Today I came very near to having a fuck it moment. I have had a horrible day, it started badly and got worse. I also didn’t have a great nights sleep, which puts me on the back foot always.
Someone I love dearly but who always lets me down did it again. I had a phone call with them where I encountered barb after barb ending with a comment that always triggers me. I can’t lie, I was hurt, upset and very very angry. I actually felt quite desperate and furious at myself as I had allowed the situation to affect me so much. I will say, however, that I did end the call in a much more calm and kind way than I would have in the past but I think that’s about the only positive to the situation.
For the first time in a long time, I had a fuck it moment. I thought I am sick of feeling like this ( it had only been about an hour by the way) and I deserve a drink to get through this. Resentment has always done this to me.
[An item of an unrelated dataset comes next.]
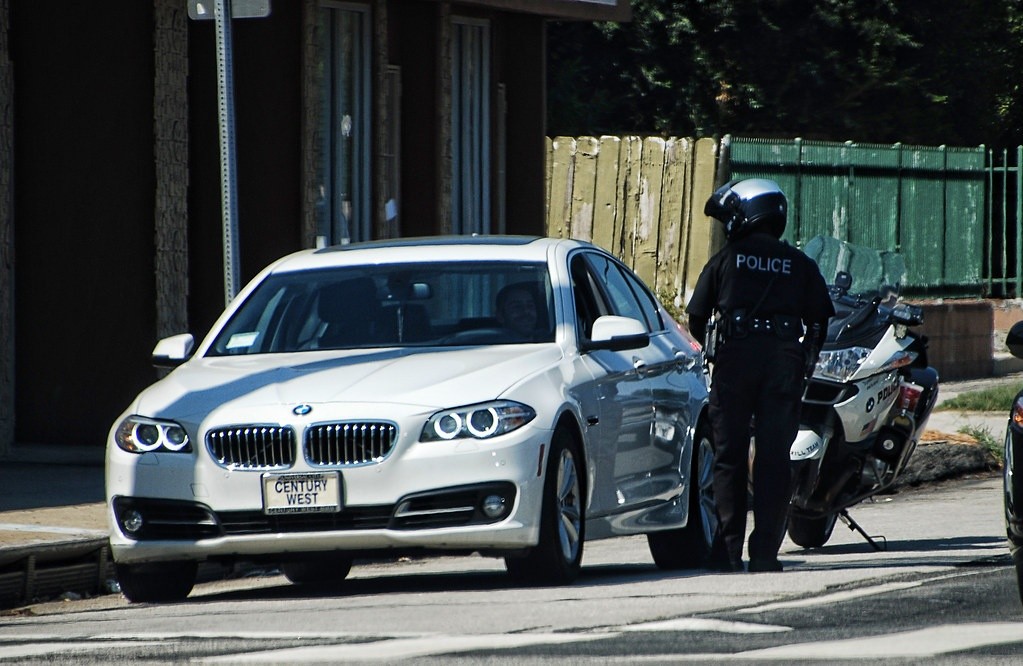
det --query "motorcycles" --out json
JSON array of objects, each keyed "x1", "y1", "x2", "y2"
[{"x1": 780, "y1": 233, "x2": 939, "y2": 552}]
I’ll get drunk, I will really hurt myself, that will teach them!
Luckily, sober me kicked in quite quickly, I had a rant at my sober friends, who managed to calm me down and sympathised with me, I needed that because normally after these situations I get very guilty for even reacting to the situation and making the other person feel bad! ( crazy eh?) I really needed my sober gang right then.
I then purchased more Christmas decorations which I definitely don’t need but the lights calm me and well they are pretty! I am going to walk the dogs, which will probably resemble more of a march today, go on a zoom call with my sober gang and cook a really nice dinner.
I am going to look after myself more and really try to not place my happiness on the acceptance and care of people who will never ever give me what I crave. I need to focus on those who do care.
I also wrote this blog really quickly and I can feel myself calming already because I have got it out, so thank you my therapists that are in my computer.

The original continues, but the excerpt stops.